Some music artists have made major changes to their band names; none of these are them. Have a look:
Fun. to fun to fun. to ?. We don’t even think fun (or fun. or Fun. or Fun) know the right way to write their band name. Even their official website has it written every which way. Are we having fun. yet?
Lil Bow Wow to Bow Wow. There’s, like, a gazillion rappers with the unimaginative qualifier “Lil’”, but one—Lil Bow Wow—simply had enough by the time his third album, Unleashed rolled around. So, despite maxing out at the vertically challenged 5’7”, he decided to drop it.
Limp Bizkit to limpbizkit to Limp Bizkit. By the time 2003 rolled around, Limp Bizkit was already over, only the world forgot to notify the respective members. Maybe they had an inkling and just maybe they were trying less to be like Limp Bizkit and more like nine inch nails when the opted to not only make their gibberish name lower case but all one word, too.
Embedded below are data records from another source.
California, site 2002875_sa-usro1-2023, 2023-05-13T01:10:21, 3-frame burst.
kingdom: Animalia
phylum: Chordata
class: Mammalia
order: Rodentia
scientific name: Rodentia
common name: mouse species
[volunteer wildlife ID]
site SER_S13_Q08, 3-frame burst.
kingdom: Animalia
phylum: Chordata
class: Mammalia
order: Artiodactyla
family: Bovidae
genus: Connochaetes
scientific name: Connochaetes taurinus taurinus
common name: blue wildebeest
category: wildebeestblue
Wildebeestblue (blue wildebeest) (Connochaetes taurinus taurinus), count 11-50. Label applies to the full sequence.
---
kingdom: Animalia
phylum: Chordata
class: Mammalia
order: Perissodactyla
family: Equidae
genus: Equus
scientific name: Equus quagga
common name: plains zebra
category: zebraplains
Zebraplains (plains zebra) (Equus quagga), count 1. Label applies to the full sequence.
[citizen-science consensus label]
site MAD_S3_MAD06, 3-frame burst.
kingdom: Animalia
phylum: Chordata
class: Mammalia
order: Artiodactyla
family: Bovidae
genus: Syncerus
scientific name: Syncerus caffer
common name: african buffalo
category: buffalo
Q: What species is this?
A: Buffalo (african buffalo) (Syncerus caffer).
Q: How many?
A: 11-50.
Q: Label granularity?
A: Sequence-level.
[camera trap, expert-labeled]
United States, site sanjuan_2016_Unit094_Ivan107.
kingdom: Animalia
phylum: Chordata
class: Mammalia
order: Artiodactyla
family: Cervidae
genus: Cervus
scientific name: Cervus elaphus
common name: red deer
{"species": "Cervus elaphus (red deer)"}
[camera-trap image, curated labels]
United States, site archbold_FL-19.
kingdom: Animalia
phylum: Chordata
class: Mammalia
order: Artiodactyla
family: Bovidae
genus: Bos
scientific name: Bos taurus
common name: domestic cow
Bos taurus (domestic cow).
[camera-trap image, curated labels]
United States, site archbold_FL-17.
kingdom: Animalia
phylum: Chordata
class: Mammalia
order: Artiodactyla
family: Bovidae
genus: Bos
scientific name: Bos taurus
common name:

At some point they went back to Limp Bizkit, but no one noticed that either.
Matchbox 20 to Matchbox Twenty. For a while it seemed every alt-pop band under the sun carried a number surname. There was (not in alphanumeric order) Blink-182, Eve 6, Marvelous 3, 4 Non-Blondes and Stroke 9, and that’s just for starters. To align themselves (we guess) with bands that spelled out their numbers—like Third Eye Blind and Seven Mary Three—Matchbox 20 dropped the “20” in favor of “Twenty” for their sophomore album Mad Season. That album and no album since ever sold as well as the one they released as Matchbox 20; of course, hindsight is 20/Twenty.
MC Hammer to Hammer to MC Hammer. MC Hammer made a number of errors in his hip-hop career—going gangsta rap, losing a $30 million fortune, starring on The Surreal Life and, oh yeah, dropping the MC. That name adjustment came around the time when Hammer was trying to be harder (like, say, a hammer) and he looked like a thug on the cover of The Funky Headhunter. No one was buying it (literally and figuratively) and he soon switched back.
New Kids on the Block to NKOTB to New Kids on the Block. The New Kids on the Block weren’t kids anymore by the time 1994 rolled around, so trying downplay their name-defying adulthood, they opted for the acronym NKOTB for the Face the Music. They even looked wannabe-gangsta angry (toward kids?) on the album cover. It was their last album before their 2008 reunion when they were even further from adolescence but back to being New Kids on the Block.
Panic! at the Disco to Panic at the Disco to Panic! at the Disco. Panic! at the Disco got their name from a Smiths songs, not exactly the most exclamatory band on the planet. Because guitarist Ryan Ross called the exclamation point a “bit annoying,” they decided to drop it for their 2008 album Pretty. Odd. Lo’ and behold the phrase-stabbing punctuation mark was back one album later, and we assume here to stay!
The Red Hot Chili Peppers to Red Hot Chili Peppers. For the Red Hot Chili Peppers’ first three albums they were The Red Hot Chili Peppers. Of course no one has the wind to call them either; writers prefer to abbreviate them as RHCP and fans either truncate them The Chili Peppers, easier still, The Peppers. No matter how you say it, you just can’t without the The.
Santigold. Before there was Santigold, there was Santogold and before there was Santogold there was Santi White and before there was Santi White there was Santa Claus. Ok, we’re a bit off track. Anyway, White was forced to change her Santogold stage name to Santigold (that’ll show ‘em!) when some film director even his mother wasn’t aware of cried foul because her sobriquet was too close to his equally suspect alias Santo Gold.
The Yardbirds to The New Yardbirds. This has to be where Rob Reiner got the idea for The New Originals in This Is Spinal Tap. The New Yardbirds’ tenure was brief, as it was Jimmy Page’s temporary solution to fulfilling some contractual obligations before they became—Bonzo drum roll, please—Led Zeppelin.